Cross-sectional analyses showed an increased risk of MM in both DiscovEHR and UKBB and an increased risk of HM in UKBB across all P/LP heterozygotes compared to non-heterozygotes in the cohort. Specifically, in DiscovEHR, significantly increased risk for developing a MM for all heterozygotes was seen with an adjusted odds ratio (OR) of 4.6 [95%CI 2.1-9.7 p<0.0001]). Additionally for both HM and MM a significantly increased risk was observed for RUNX1, GATA2, and ETV6 heterozygotes on a per gene level and the three genes combined (combined OR 4.0 [95% CI 1.7-9.5, p=0.0016]). In UKBB, a significantly increased risk for developing HM and MM exists for heterozygotes of all genes (HM OR 2.6 [95% CI 2.0-3.5, p=3.6x10^-12], and particularly DDX41, RUNX1, and ETV6 (HM OR 2.7, 66, 11, respectively). Time-dependent Kaplan-Meier survival analyses showed heterozygotes with HM and MM were statistically less likely to survive compared to non-heterozygotes in both cohorts. For GATA2, ETV6, and RUNX1 heterozygotes, there is increased risk and earlier onset of all cancers. For DDX41 heterozygotes in both cohorts, there is a significant increase in all-cause mortality, despite the lower penetrance observed. Cumulative risk for all-cause mortality was determined across nine decades of life in both cohorts, with heterozygotes in DiscovEHR having a 37% (95% CI 23-48) and in UKBB at 25% (95% CI 19-30) probability of dying by age 80.
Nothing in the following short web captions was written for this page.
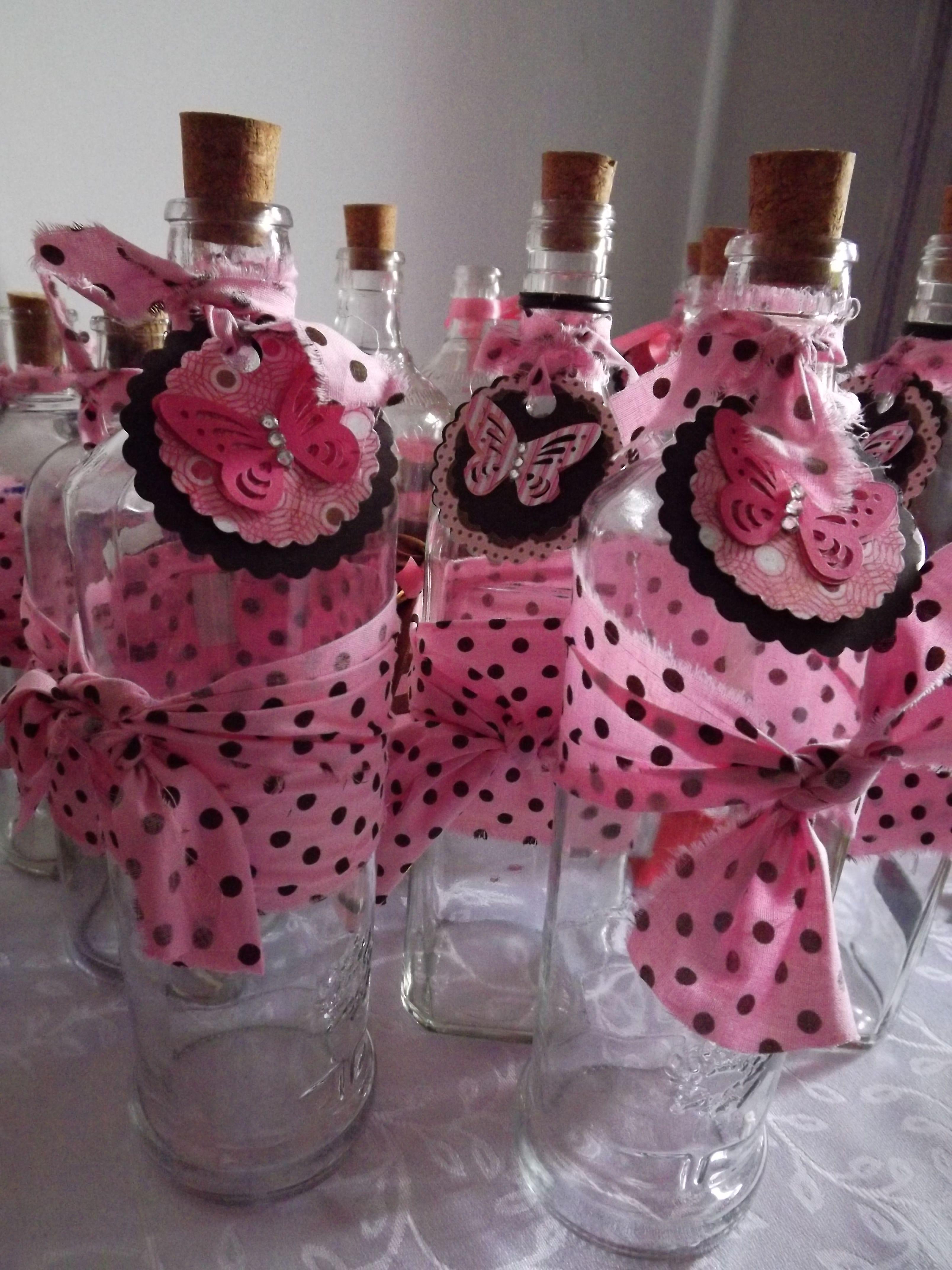 Garrafas na decoraç u00e3o de festas infantis Garrafas ,vidros Pinterest Alice -> Decoração De Festa Com Garrafa Pet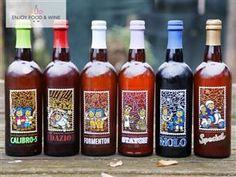 """Qui vi proponiamo in offerta un Box di Assaggio che racchiude tutte le 6 tipologie di birra prodotte dal Birifficio """"Casa Vecia"""".  Il Box contiene: n.1 """"Calibro 5"""" (bionda belga); n.1 """"Dazio"""" (Ambrata pale ale); n.1 """"Formenton"""" (Weissen / Blanche); n.1 """"Stayon"""" (Saison belga); n.1 """"Molo"""" (Porter nera); n.1 """"Special"""" (Chiara belga);  L'articolo del Birrificio: Micro-Birrificio """"Casa Veccia"""" - E…"""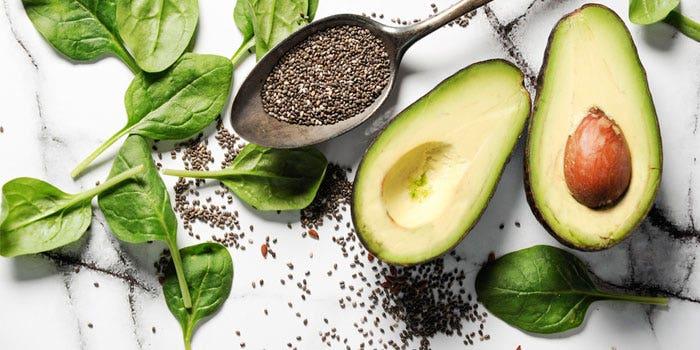 Les pouvoirs des super aliments : l'avocat et les graines de chia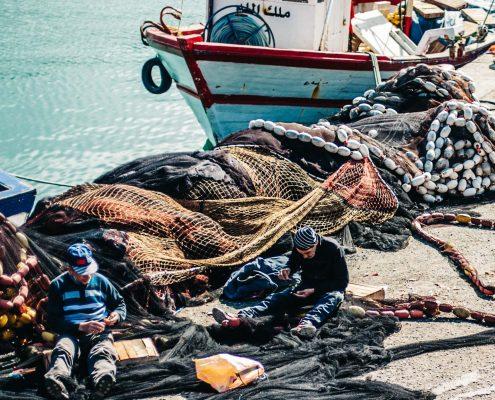 Pêcheurs réparant leur filets avant sortie en Chalutier - Port of Azeffoun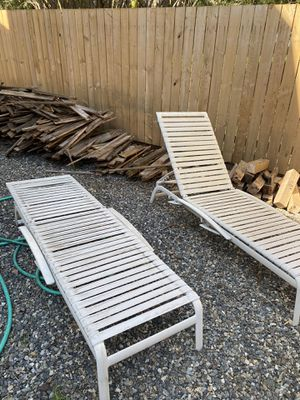 Two lounge chairs. for Sale in Issaquah, WA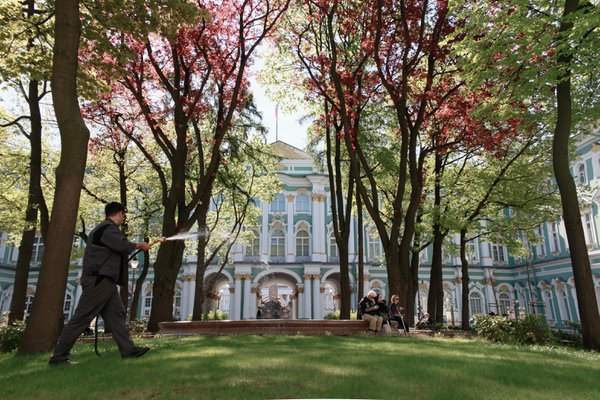 2016-05-13 St. Petersburg, watering the grass thumbnail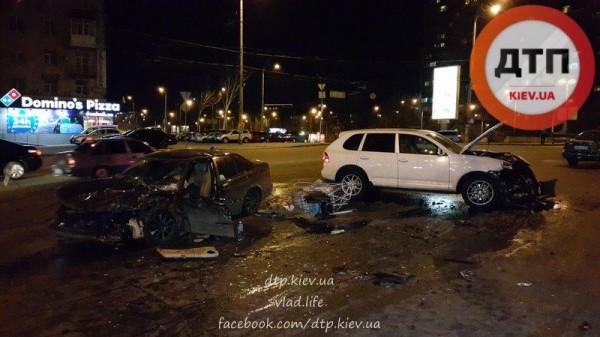 Авария Porsche Cayenne в центре Киева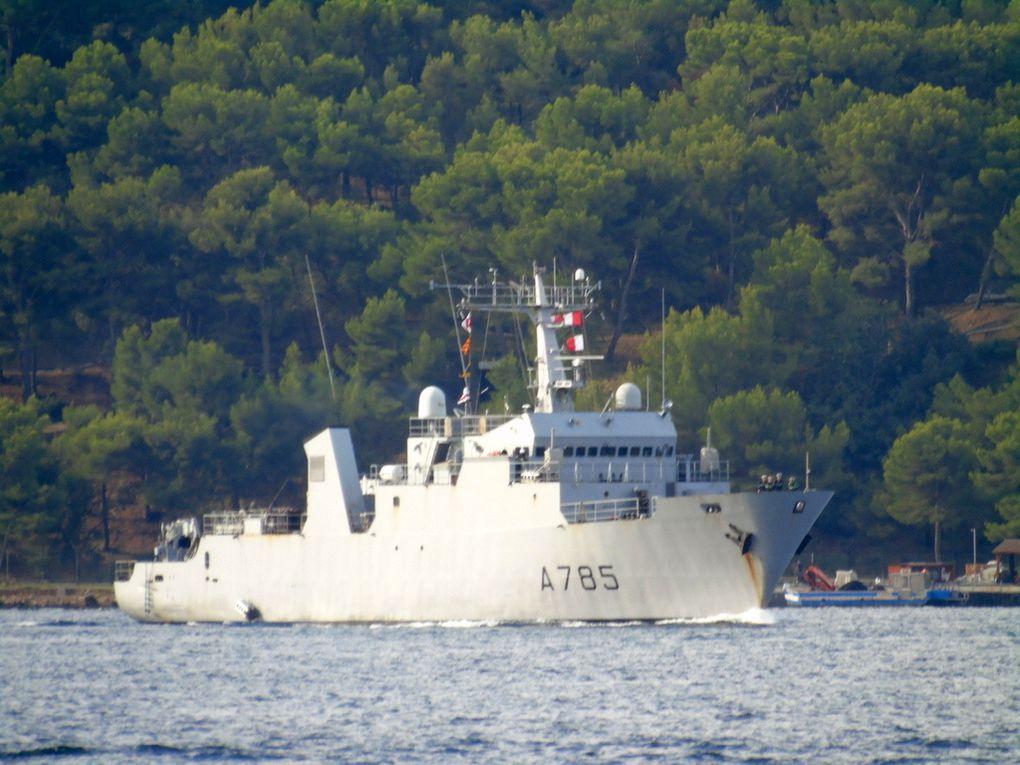 THETIS  A785, Batiment d'expérimentationsde guerre des mines , arrivant à Toulon le 13 septembre 2018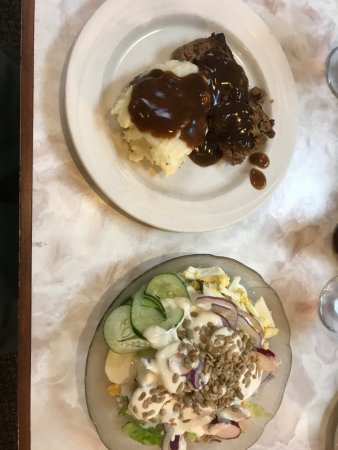 Oglesby, IL: Meat loaf, mashed pots and salad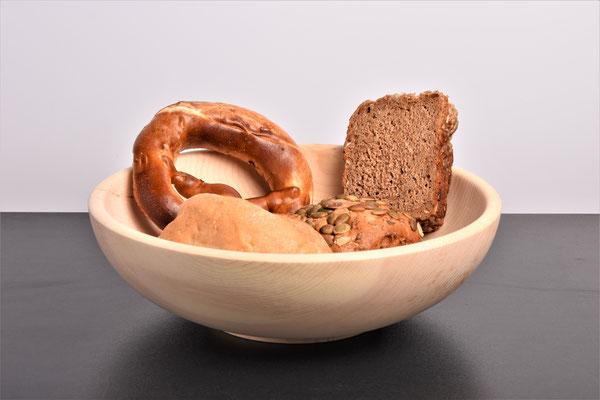 Zirbenschale mit Brot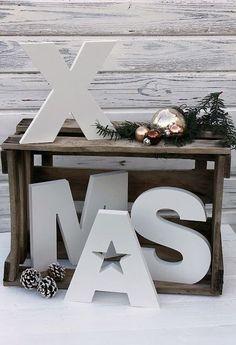 ..kerstmis kist en letters …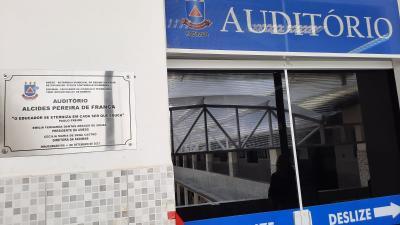 Inaugurado auditório Alcides Pereira de França na FADIMAB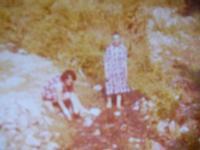LA NONNA MARIA CALABRESE ED MIA MAMMA SANTA  MONTAGNAREALE ANNO 1974   - Montagnareale (3091 clic)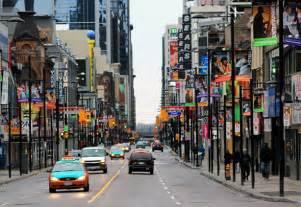 Toronto yonge street 10k to change to waterfront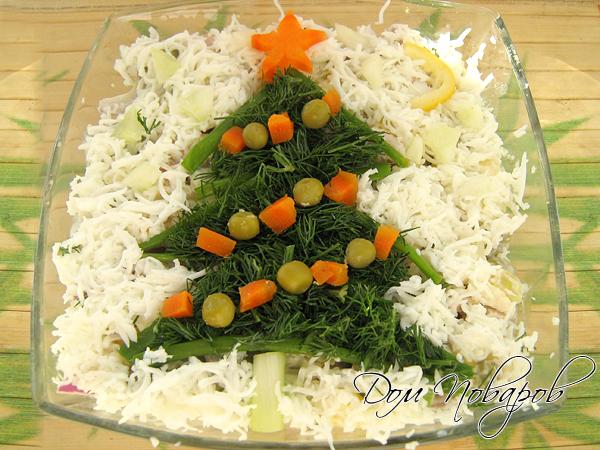 В салатник положите часть салата, заправьте майонезом, украсьте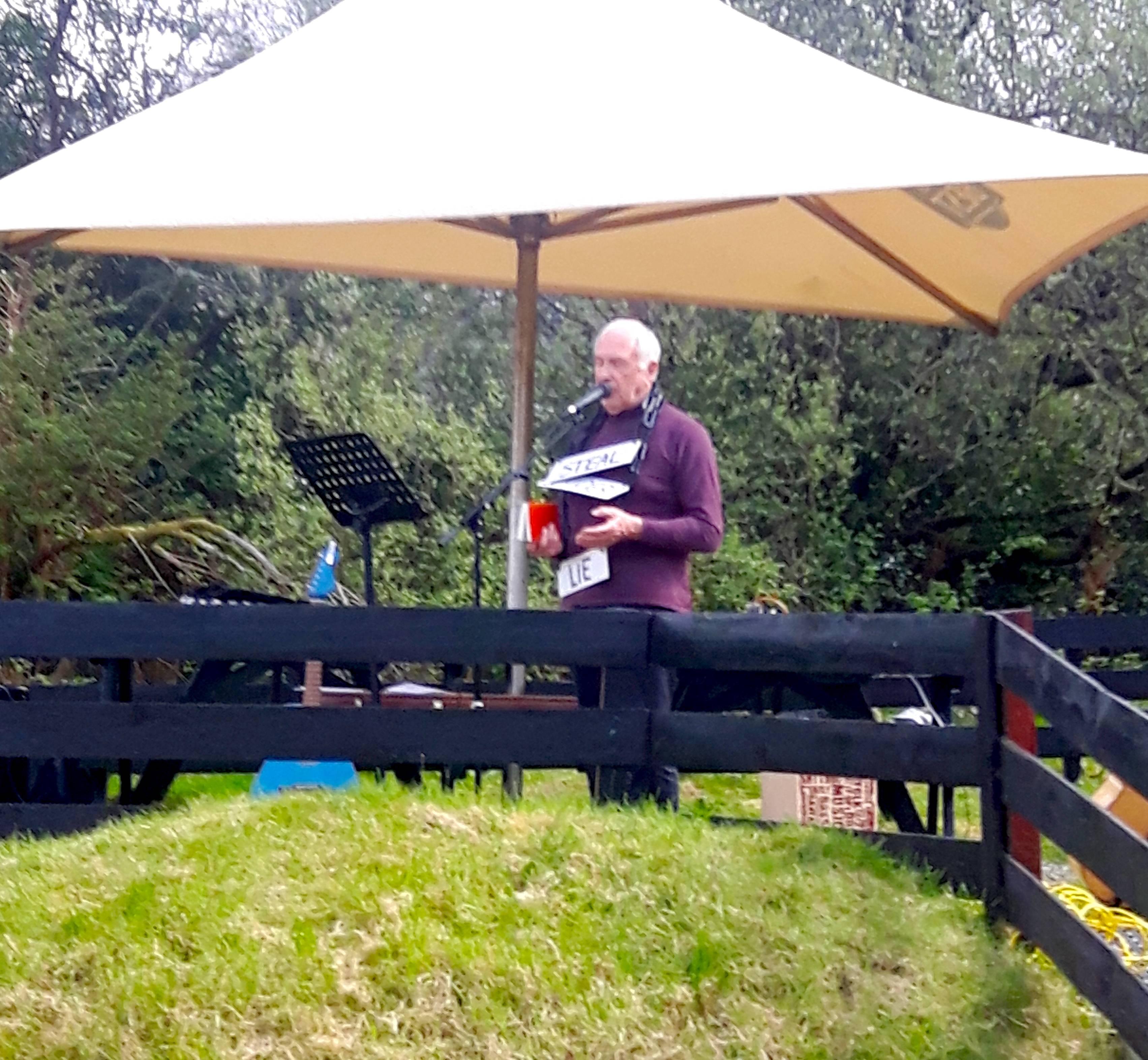 Svenning av Lofti preaching in Mull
This study represents the first use of the genome-first approach to comprehensively quantify the prevalence of eight gMMP genes and measure the penetrance of hematological cancer risk. We report that these predispositions are more common that previously appreciated, and these individuals have a significantly increased risk of hematological malignancy and decreased overall survival. Similarities for DDX41 frequency and penetrance values in both DiscovEHR and UKBB provide noteworthy evidence supporting DDX41 as a major driver in myeloid malignancy germline predisposition. Predispositions due to the important hematopoietic transcription factors GATA2, RUNX1 and ETV6, while rare, are highly penetrant for hematological malignancy and have significantly decreased overall survival. The data presented here demonstrate that the genome-first approach effectively determine hereditary myeloid malignancy risk in the general population and provides evidence to better define this increasingly acknowledged group of syndromes.